## What you will do
Extract each line of the rows below that contains the string "separation". Case counts.
--------
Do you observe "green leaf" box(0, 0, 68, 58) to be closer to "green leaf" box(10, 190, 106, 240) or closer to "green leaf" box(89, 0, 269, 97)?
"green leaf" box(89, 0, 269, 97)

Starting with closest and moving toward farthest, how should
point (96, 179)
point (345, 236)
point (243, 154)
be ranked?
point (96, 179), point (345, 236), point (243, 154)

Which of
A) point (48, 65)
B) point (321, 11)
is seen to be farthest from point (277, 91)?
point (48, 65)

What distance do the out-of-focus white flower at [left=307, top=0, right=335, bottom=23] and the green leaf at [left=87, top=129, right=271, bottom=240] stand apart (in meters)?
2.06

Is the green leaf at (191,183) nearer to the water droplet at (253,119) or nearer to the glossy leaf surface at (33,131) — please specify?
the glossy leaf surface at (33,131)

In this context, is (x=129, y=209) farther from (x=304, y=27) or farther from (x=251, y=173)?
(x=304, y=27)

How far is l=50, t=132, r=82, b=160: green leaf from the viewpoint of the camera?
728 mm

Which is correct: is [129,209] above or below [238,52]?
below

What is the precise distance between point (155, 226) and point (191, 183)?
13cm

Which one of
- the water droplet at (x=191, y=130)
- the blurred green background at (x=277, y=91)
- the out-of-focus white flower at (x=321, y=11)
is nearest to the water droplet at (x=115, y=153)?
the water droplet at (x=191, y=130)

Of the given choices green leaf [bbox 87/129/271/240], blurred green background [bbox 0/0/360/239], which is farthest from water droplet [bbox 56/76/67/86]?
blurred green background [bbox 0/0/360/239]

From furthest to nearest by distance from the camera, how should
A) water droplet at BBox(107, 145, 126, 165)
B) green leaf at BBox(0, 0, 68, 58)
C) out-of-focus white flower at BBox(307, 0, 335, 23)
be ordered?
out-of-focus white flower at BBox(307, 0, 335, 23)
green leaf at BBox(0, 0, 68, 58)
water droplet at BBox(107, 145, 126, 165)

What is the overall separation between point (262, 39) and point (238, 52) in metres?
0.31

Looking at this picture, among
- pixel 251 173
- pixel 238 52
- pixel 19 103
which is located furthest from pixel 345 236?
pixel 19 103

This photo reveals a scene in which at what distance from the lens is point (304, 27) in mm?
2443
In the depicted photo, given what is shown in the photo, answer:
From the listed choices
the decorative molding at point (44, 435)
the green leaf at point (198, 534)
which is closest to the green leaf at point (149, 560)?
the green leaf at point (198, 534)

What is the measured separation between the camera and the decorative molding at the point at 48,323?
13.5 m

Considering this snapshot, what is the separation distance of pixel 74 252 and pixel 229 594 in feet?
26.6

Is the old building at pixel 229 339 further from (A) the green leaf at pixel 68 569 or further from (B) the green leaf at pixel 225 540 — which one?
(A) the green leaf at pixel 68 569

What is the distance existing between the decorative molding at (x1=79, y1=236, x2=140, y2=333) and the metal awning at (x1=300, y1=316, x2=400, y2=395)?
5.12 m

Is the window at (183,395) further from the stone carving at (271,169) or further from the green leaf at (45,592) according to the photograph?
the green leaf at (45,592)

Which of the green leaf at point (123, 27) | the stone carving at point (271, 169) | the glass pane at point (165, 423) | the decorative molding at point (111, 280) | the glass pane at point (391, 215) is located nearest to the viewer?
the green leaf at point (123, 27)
--------
## Solution to the exercise
What is the overall separation between point (262, 39) and point (238, 52) in metres?
What is the measured separation between the camera and the decorative molding at the point at 48,323?
Considering this snapshot, what is the separation distance of pixel 74 252 and pixel 229 594 in feet?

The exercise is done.